◆ Problem details: Write out exactly the lines of the material below, beginning at the top and ending at the line that contains "A: Sparrow (house".
Dataset excerpts section start
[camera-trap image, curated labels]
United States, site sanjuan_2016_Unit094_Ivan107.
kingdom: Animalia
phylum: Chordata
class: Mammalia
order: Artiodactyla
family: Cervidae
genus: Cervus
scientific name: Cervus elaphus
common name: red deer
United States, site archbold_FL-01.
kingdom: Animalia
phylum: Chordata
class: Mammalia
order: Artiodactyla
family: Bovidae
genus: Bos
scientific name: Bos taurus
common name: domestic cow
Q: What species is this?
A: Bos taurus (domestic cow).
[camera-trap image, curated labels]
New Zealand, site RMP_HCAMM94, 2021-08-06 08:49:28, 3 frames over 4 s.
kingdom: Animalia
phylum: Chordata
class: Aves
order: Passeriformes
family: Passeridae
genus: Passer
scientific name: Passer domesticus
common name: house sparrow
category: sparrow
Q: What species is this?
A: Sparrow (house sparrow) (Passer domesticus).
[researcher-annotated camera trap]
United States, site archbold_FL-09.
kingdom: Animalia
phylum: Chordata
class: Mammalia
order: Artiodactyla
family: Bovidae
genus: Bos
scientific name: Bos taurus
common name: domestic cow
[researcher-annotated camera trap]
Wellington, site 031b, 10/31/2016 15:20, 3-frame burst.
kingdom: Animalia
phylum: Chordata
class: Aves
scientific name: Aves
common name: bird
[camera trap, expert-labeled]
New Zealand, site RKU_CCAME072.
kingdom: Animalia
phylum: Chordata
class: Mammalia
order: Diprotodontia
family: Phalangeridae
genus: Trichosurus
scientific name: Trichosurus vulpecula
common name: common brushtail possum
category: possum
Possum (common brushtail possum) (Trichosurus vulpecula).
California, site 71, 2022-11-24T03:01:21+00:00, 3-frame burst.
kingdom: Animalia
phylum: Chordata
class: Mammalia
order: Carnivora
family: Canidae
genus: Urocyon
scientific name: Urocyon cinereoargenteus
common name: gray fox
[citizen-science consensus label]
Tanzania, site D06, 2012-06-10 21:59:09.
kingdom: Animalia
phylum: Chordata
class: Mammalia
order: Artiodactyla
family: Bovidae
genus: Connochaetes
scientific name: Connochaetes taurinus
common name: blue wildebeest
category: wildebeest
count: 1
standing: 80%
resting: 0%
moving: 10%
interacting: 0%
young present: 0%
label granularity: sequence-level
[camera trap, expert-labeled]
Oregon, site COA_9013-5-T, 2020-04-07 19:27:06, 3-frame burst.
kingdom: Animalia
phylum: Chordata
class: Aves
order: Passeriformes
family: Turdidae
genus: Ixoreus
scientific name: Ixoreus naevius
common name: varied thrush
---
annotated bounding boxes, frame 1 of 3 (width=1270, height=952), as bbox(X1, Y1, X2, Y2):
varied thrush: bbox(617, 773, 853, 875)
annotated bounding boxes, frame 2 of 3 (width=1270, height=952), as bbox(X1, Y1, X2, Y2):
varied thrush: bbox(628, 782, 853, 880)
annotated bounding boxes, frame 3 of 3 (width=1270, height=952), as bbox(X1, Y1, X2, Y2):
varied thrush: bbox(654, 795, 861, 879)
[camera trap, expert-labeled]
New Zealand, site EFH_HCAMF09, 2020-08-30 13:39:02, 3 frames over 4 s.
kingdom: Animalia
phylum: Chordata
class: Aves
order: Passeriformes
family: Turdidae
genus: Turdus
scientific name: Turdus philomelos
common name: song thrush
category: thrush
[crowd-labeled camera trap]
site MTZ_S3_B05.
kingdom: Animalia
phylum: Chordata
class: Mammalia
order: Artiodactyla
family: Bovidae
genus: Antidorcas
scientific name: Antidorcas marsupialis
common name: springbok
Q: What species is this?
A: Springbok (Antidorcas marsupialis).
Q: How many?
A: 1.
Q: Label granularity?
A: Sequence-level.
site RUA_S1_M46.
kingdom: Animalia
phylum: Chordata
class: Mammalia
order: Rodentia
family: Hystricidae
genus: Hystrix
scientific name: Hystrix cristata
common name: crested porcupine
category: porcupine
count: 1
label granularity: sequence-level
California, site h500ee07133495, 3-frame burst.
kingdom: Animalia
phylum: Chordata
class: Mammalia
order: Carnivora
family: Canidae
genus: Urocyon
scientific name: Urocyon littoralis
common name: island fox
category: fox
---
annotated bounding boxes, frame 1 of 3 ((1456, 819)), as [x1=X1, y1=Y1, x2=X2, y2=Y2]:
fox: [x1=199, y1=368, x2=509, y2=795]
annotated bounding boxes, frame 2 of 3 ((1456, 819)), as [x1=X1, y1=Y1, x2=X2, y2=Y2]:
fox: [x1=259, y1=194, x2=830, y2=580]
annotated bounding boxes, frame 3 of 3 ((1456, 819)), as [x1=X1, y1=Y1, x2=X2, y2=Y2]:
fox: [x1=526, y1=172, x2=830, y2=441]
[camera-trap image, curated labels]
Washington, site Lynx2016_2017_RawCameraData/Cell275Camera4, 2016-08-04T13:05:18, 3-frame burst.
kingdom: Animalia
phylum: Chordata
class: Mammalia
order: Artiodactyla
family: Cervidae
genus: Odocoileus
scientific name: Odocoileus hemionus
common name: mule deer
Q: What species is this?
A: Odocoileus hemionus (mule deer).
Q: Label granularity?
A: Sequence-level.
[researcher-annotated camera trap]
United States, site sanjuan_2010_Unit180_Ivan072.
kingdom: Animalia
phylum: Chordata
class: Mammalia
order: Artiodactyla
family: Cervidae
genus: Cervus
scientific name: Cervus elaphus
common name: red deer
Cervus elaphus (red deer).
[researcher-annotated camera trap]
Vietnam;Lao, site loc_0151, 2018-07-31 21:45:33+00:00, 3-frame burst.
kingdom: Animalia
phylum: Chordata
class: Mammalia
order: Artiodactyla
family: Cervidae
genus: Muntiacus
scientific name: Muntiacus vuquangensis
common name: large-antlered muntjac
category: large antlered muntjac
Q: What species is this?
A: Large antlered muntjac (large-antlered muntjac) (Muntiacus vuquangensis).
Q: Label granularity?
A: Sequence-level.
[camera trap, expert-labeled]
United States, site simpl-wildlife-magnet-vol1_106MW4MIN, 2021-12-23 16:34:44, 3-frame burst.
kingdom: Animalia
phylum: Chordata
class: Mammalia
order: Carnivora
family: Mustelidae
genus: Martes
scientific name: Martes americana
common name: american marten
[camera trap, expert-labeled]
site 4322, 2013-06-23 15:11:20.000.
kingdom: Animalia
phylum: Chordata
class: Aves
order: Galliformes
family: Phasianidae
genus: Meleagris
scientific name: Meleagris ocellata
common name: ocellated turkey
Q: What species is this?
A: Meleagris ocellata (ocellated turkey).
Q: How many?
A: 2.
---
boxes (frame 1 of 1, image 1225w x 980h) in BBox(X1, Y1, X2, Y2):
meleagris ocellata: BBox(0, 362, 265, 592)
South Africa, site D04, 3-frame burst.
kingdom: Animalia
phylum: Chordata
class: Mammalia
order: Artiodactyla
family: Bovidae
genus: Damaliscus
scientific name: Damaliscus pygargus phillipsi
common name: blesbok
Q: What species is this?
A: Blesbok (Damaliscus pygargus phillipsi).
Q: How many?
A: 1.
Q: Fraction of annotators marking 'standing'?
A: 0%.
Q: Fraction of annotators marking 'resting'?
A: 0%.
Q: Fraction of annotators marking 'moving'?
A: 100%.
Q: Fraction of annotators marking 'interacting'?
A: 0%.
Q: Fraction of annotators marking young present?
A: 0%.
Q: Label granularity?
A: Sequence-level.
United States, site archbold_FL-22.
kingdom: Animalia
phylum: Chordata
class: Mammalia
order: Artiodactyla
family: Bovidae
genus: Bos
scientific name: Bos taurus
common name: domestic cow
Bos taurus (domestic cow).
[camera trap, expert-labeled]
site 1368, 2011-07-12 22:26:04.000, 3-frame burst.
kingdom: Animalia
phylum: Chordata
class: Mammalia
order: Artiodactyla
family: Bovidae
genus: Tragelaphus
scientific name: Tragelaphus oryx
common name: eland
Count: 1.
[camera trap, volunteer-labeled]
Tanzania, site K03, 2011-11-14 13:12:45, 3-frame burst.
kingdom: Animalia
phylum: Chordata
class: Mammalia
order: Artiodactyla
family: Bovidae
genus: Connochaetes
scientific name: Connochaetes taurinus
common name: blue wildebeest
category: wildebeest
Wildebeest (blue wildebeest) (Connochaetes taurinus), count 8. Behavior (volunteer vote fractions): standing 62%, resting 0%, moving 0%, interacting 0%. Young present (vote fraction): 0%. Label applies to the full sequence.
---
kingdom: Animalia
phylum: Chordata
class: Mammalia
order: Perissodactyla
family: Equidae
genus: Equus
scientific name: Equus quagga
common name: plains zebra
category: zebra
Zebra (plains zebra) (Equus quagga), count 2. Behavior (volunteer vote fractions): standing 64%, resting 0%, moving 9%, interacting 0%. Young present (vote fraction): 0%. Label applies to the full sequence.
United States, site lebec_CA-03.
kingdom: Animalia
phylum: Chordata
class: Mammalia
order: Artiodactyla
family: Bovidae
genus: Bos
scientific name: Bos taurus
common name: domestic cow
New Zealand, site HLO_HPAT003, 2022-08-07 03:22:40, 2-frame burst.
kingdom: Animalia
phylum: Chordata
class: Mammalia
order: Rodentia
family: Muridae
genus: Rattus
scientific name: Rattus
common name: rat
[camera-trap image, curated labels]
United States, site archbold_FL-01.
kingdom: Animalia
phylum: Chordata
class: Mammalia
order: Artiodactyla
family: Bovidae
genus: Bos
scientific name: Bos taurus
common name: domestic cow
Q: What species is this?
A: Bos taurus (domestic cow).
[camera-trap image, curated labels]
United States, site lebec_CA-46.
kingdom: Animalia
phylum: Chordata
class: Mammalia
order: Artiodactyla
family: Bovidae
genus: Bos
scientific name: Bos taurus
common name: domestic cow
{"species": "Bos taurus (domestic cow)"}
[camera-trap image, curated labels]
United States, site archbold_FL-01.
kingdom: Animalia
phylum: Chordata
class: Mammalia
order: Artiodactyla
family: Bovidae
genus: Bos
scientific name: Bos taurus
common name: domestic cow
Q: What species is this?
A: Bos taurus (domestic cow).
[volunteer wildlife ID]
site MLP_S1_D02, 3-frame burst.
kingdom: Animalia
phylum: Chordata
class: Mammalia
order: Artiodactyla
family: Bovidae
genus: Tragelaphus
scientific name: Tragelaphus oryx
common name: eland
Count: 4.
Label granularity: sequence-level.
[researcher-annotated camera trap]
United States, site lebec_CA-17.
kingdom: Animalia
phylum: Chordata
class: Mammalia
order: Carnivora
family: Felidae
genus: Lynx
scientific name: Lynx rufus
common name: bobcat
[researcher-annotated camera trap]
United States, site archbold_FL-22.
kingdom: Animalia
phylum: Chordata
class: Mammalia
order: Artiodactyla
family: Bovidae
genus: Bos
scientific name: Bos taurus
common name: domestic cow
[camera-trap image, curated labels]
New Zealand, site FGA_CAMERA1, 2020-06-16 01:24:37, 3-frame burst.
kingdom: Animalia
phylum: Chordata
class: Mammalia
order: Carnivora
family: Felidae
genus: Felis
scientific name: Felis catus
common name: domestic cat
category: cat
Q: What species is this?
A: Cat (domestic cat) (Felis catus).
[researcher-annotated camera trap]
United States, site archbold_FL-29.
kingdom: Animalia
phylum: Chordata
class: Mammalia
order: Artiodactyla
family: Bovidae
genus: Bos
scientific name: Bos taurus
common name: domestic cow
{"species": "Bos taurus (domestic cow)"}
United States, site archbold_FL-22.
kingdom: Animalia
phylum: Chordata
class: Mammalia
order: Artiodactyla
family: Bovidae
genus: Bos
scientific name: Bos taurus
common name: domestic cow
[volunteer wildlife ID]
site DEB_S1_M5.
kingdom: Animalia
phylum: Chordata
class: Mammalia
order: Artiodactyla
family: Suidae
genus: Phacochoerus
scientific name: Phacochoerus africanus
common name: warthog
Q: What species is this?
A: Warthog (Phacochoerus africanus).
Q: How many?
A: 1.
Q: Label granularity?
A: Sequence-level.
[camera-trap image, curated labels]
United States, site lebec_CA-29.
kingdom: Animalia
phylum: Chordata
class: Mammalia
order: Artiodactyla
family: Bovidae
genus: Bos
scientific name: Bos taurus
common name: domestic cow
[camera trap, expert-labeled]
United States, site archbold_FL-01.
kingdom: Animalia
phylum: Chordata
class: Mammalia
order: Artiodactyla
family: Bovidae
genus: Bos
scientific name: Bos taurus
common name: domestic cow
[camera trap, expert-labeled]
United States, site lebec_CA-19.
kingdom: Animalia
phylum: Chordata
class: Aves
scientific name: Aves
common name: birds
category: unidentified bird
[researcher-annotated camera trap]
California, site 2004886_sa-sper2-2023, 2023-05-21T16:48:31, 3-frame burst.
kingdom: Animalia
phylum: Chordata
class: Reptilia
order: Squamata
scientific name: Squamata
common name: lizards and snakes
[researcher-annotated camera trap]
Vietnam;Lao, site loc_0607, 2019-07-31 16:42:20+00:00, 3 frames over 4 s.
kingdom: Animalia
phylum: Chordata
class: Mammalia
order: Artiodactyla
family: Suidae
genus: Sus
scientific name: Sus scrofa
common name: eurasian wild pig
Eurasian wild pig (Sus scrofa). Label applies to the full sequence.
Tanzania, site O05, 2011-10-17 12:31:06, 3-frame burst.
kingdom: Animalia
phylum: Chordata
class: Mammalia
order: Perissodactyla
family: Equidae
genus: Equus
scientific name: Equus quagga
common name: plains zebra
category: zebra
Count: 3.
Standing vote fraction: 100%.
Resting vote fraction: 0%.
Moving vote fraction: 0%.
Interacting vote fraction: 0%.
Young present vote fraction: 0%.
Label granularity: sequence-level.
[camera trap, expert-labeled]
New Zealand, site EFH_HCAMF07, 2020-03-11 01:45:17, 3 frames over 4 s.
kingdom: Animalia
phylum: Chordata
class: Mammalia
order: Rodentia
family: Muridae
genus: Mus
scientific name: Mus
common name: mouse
Dataset excerpts section end
◆ Response area:
[camera-trap image, curated labels]
United States, site sanjuan_2016_Unit094_Ivan107.
kingdom: Animalia
phylum: Chordata
class: Mammalia
order: Artiodactyla
family: Cervidae
genus: Cervus
scientific name: Cervus elaphus
common name: red deer
United States, site archbold_FL-01.
kingdom: Animalia
phylum: Chordata
class: Mammalia
order: Artiodactyla
family: Bovidae
genus: Bos
scientific name: Bos taurus
common name: domestic cow
Q: What species is this?
A: Bos taurus (domestic cow).
[camera-trap image, curated labels]
New Zealand, site RMP_HCAMM94, 2021-08-06 08:49:28, 3 frames over 4 s.
kingdom: Animalia
phylum: Chordata
class: Aves
order: Passeriformes
family: Passeridae
genus: Passer
scientific name: Passer domesticus
common name: house sparrow
category: sparrow
Q: What species is this?
A: Sparrow (house sparrow) (Passer domesticus).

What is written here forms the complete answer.